Begin Reading text

# looking for a free dog



## birdy187 (Feb 11, 2009)

hi all im looking for a dog for me and my family, we used to have a staffie but had to give her to my cousin due to anew baby, she is 3 now so the time is right, we have 3 girls 3,8,and 9, my partner is in all day so no probs looking after it also a garden and 2 huge fields round the corner, we live in crawley, any offers would be greatful, thanx darren


----------



## DKDREAM (Sep 15, 2008)

Good luck in your search


----------



## Guest (Feb 11, 2009)

Hiya and welcome .....Hope you manage to find a dog.


----------



## birdy187 (Feb 11, 2009)

thank you hopefully sooner than later the kids are driving me mad lol


----------



## scosha37 (Feb 24, 2008)

Hi and welcome..hope you enjoy your stay...

Have you tried your local rescue centre...


----------



## noushka05 (Mar 28, 2008)

i found a stray she was only about 16wks & nobody claimed her so she was my freebie we've had her 14yrs now! Good luck with your search


----------



## Dundee (Oct 20, 2008)

Even rescues aren't free, they ask for a donation.

Is there any particular reason why it has to be free?


----------



## DKDREAM (Sep 15, 2008)

look on preloved or something??


----------



## birdy187 (Feb 11, 2009)

free is always better i dont mind paying a donation if its a dog we all want.


----------



## Guest (Feb 11, 2009)

birdy187 said:


> free is always better i dont mind paying a donation if its a dog we all want.


lol...cant argue with you there...free is always better. There's often dogs advertised free to good home, so i hope you find what you are looking for.


----------



## birdy187 (Feb 11, 2009)

exactly lol


----------



## DKDREAM (Sep 15, 2008)

Ive just looked on preloved and theres quite a few dogs "Free to good home"


----------



## Dundee (Oct 20, 2008)

> Ive just looked on preloved and theres quite a few dogs "Free to good home"


How sad... easy come, easy go...


----------



## DKDREAM (Sep 15, 2008)

Dundee said:


> How sad... easy come, easy go...


I know its very sad isnt it but at least the OP maybe able to help one of them.


----------



## SpringerHusky (Nov 6, 2008)

I'd never trust a free to good home pet anymore, I've had way to bad of experience of free to good home pets, actually I might just go make a post about that.

anyhow good luck finding a new dog


----------



## DKDREAM (Sep 15, 2008)

SpringerHusky said:


> I'd never trust a free to good home pet anymore, I've had way to bad of experience of free to good home pets, actually I might just go make a post about that.
> 
> anyhow good luck finding a new dog


I did think that myself also feel that when rescuing an animal from a shelter, I was going to rescue a dog before i bought blaze but felt i couldnt risk a rescue dog as i dont know if it has any hiden behaviour problems and didnt know how it would react with the cats so decided on a pup that i could bring up with the cats knowing its full history


----------



## DKDREAM (Sep 15, 2008)

End Reading text

*Task goal*. Reproduce the stretch of the free-dog forum thread from "i found a stray" through "to be free?". You won't need the lines for this.

Begin Stored data

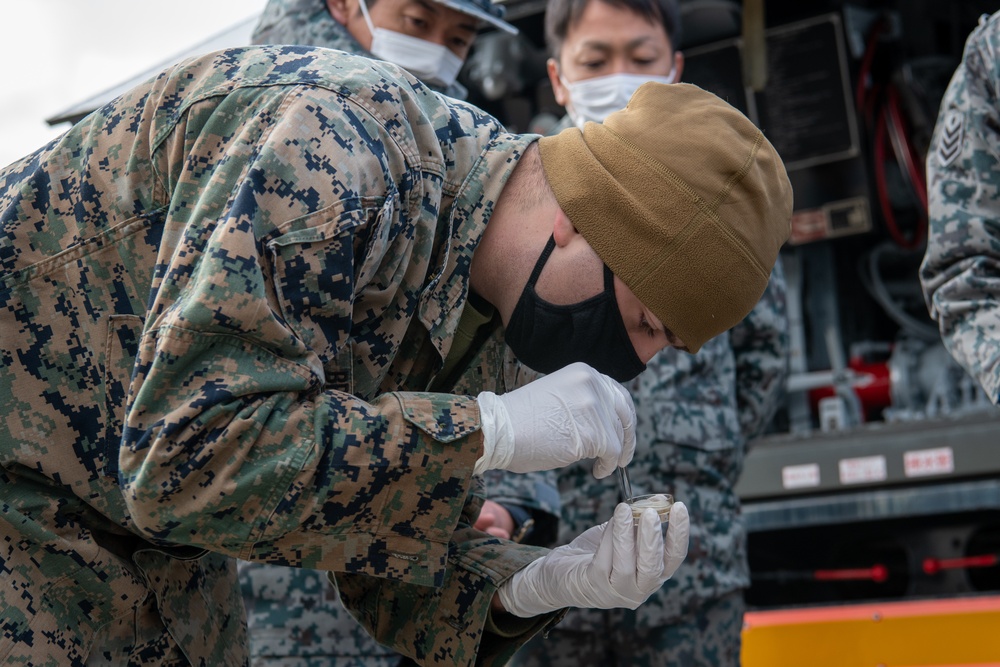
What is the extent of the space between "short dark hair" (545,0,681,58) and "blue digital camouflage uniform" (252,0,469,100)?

End Stored data

*Worked answer*.
i found a stray she was only about 16wks & nobody claimed her so she was my freebie we've had her 14yrs now! Good luck with your search


----------



## Dundee (Oct 20, 2008)

Even rescues aren't free, they ask for a donation.

Is there any particular reason why it has to be free?